▸ **TASK OBJECTIVE**
Print each record below word for word.

▸ **RECORDS TO USE**
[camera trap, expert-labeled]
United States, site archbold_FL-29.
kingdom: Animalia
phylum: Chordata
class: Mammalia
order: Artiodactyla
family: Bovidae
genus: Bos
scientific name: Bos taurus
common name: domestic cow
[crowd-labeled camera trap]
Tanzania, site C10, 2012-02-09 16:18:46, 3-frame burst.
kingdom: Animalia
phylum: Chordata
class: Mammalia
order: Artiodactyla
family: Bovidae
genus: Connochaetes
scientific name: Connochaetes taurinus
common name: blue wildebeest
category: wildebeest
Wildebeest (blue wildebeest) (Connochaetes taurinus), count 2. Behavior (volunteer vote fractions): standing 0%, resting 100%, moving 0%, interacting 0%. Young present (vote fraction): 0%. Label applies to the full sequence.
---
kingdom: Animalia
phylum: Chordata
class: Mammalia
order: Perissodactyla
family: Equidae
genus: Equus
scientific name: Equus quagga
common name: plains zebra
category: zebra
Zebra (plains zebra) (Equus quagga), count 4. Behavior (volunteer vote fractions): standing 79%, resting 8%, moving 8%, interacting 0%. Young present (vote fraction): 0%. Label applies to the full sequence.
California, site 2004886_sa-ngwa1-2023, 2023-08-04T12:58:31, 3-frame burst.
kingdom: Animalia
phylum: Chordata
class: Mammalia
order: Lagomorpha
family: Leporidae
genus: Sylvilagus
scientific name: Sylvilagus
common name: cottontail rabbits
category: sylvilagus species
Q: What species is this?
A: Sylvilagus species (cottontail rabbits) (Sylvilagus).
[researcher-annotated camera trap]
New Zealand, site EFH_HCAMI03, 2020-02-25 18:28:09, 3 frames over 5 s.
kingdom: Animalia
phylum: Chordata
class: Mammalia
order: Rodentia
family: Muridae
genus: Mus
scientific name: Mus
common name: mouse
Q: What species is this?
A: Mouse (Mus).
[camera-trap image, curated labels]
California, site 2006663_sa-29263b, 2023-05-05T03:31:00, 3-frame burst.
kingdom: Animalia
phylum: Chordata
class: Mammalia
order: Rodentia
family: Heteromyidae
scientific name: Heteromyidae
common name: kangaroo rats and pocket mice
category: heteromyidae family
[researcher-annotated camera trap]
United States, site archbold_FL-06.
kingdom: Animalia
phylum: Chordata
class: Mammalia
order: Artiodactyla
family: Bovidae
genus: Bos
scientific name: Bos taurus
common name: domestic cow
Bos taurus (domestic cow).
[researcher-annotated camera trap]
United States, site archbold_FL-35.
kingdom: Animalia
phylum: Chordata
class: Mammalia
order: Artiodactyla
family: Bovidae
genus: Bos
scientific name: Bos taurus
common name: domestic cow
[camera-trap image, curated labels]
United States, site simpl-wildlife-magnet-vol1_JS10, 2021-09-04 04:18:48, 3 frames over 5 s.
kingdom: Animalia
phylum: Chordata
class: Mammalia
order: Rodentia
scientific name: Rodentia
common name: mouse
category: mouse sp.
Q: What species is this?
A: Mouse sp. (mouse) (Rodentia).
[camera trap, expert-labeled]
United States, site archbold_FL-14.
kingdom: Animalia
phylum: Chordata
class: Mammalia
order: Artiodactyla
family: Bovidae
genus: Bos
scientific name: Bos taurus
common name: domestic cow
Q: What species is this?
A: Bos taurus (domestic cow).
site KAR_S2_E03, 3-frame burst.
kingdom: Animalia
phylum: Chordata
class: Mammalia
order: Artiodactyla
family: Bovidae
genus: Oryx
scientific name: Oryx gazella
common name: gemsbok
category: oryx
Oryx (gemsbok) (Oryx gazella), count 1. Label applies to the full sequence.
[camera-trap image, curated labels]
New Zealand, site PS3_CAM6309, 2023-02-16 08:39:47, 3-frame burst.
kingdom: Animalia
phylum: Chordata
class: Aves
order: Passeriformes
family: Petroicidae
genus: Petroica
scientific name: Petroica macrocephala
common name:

▸ **SOLUTION**
[camera trap, expert-labeled]
United States, site archbold_FL-29.
kingdom: Animalia
phylum: Chordata
class: Mammalia
order: Artiodactyla
family: Bovidae
genus: Bos
scientific name: Bos taurus
common name: domestic cow
[crowd-labeled camera trap]
Tanzania, site C10, 2012-02-09 16:18:46, 3-frame burst.
kingdom: Animalia
phylum: Chordata
class: Mammalia
order: Artiodactyla
family: Bovidae
genus: Connochaetes
scientific name: Connochaetes taurinus
common name: blue wildebeest
category: wildebeest
Wildebeest (blue wildebeest) (Connochaetes taurinus), count 2. Behavior (volunteer vote fractions): standing 0%, resting 100%, moving 0%, interacting 0%. Young present (vote fraction): 0%. Label applies to the full sequence.
---
kingdom: Animalia
phylum: Chordata
class: Mammalia
order: Perissodactyla
family: Equidae
genus: Equus
scientific name: Equus quagga
common name: plains zebra
category: zebra
Zebra (plains zebra) (Equus quagga), count 4. Behavior (volunteer vote fractions): standing 79%, resting 8%, moving 8%, interacting 0%. Young present (vote fraction): 0%. Label applies to the full sequence.
California, site 2004886_sa-ngwa1-2023, 2023-08-04T12:58:31, 3-frame burst.
kingdom: Animalia
phylum: Chordata
class: Mammalia
order: Lagomorpha
family: Leporidae
genus: Sylvilagus
scientific name: Sylvilagus
common name: cottontail rabbits
category: sylvilagus species
Q: What species is this?
A: Sylvilagus species (cottontail rabbits) (Sylvilagus).
[researcher-annotated camera trap]
New Zealand, site EFH_HCAMI03, 2020-02-25 18:28:09, 3 frames over 5 s.
kingdom: Animalia
phylum: Chordata
class: Mammalia
order: Rodentia
family: Muridae
genus: Mus
scientific name: Mus
common name: mouse
Q: What species is this?
A: Mouse (Mus).
[camera-trap image, curated labels]
California, site 2006663_sa-29263b, 2023-05-05T03:31:00, 3-frame burst.
kingdom: Animalia
phylum: Chordata
class: Mammalia
order: Rodentia
family: Heteromyidae
scientific name: Heteromyidae
common name: kangaroo rats and pocket mice
category: heteromyidae family
[researcher-annotated camera trap]
United States, site archbold_FL-06.
kingdom: Animalia
phylum: Chordata
class: Mammalia
order: Artiodactyla
family: Bovidae
genus: Bos
scientific name: Bos taurus
common name: domestic cow
Bos taurus (domestic cow).
[researcher-annotated camera trap]
United States, site archbold_FL-35.
kingdom: Animalia
phylum: Chordata
class: Mammalia
order: Artiodactyla
family: Bovidae
genus: Bos
scientific name: Bos taurus
common name: domestic cow
[camera-trap image, curated labels]
United States, site simpl-wildlife-magnet-vol1_JS10, 2021-09-04 04:18:48, 3 frames over 5 s.
kingdom: Animalia
phylum: Chordata
class: Mammalia
order: Rodentia
scientific name: Rodentia
common name: mouse
category: mouse sp.
Q: What species is this?
A: Mouse sp. (mouse) (Rodentia).
[camera trap, expert-labeled]
United States, site archbold_FL-14.
kingdom: Animalia
phylum: Chordata
class: Mammalia
order: Artiodactyla
family: Bovidae
genus: Bos
scientific name: Bos taurus
common name: domestic cow
Q: What species is this?
A: Bos taurus (domestic cow).
site KAR_S2_E03, 3-frame burst.
kingdom: Animalia
phylum: Chordata
class: Mammalia
order: Artiodactyla
family: Bovidae
genus: Oryx
scientific name: Oryx gazella
common name: gemsbok
category: oryx
Oryx (gemsbok) (Oryx gazella), count 1. Label applies to the full sequence.
[camera-trap image, curated labels]
New Zealand, site PS3_CAM6309, 2023-02-16 08:39:47, 3-frame burst.
kingdom: Animalia
phylum: Chordata
class: Aves
order: Passeriformes
family: Petroicidae
genus: Petroica
scientific name: Petroica macrocephala
common name:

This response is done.